DNN Formula and Numerical Sheet #

This page consolidates the most useful Deep Neural Networks formulas and numerical patterns for revision.

It is designed for preparation and should be used together with the topic pages.

Revision strategy:
Do not only memorise formulas.
For each formula, know:
what each symbol means
when to apply it
how to substitute values carefully
what the output shape or answer represents

1. Artificial Neuron #

Weighted Sum ☆ #

\[ z = \sum_{i=1}^{n} w_i x_i + b \]

Vector form:

\[ z = w^T x + b \]

Activation #

\[ \hat{y}=f(z) \]

2. Regression with Single Neuron #

Linear Prediction ☆ #

\[ \hat{y}=w^T x \]

Mean Squared Error #

\[ J(w)=\frac{1}{N}\sum_{i=1}^{N}\frac{1}{2}(w^T x^{(i)}-y^{(i)})^2 \]

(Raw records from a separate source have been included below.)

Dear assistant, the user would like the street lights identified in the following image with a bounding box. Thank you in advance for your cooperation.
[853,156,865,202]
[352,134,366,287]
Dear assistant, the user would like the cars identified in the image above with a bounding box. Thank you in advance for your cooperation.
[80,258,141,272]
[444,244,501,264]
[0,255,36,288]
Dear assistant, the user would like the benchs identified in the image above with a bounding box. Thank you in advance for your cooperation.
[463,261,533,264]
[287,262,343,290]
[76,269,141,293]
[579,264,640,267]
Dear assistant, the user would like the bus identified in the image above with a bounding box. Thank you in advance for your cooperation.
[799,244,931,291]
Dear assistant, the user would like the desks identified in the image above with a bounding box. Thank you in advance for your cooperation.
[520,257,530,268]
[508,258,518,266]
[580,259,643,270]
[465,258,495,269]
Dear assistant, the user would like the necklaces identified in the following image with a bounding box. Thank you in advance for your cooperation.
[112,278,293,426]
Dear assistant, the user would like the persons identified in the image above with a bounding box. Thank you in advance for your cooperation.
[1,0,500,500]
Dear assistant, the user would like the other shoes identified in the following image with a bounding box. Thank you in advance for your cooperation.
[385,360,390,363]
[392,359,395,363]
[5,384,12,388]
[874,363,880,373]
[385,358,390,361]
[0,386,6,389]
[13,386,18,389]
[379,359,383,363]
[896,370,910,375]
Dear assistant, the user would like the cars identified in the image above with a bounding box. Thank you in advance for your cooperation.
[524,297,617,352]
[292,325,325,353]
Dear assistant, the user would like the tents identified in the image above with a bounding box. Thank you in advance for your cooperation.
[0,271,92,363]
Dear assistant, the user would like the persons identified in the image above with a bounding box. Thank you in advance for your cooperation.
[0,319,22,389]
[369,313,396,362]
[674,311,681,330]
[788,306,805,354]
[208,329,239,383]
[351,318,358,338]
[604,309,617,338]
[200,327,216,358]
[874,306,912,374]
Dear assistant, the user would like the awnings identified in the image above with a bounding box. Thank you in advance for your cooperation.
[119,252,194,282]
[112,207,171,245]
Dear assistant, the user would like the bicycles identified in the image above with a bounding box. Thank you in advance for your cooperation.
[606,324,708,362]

Gradient of Squared Error #

\[ \nabla J(w)=\frac{1}{N}X^T(Xw-y) \]

Gradient Descent Update #

\[ w^{(t+1)}=w^{(t)}-\eta \nabla J(w^{(t)}) \]

3. Binary Classification #

Sigmoid ☆ #

\[ \sigma(z)=\frac{1}{1+e^{-z}} \]

Sigmoid Derivative #

\[ \sigma'(z)=\sigma(z)(1-\sigma(z)) \]

Prediction Rule #

\[ \hat{y} = \begin{cases}1, & \sigma(z) \ge 0.5 \\ 0, & \sigma(z) < 0.5\end{cases} \]

Binary Cross-Entropy #

\[ \ell(\hat{y},y)= -y\log(\hat{y})-(1-y)\log(1-\hat{y}) \]

4. Multi-Class Classification #

Softmax ☆ #

\[ \hat{y}_k = \frac{e^{z_k}}{\sum_{j=1}^{K}e^{z_j}} \]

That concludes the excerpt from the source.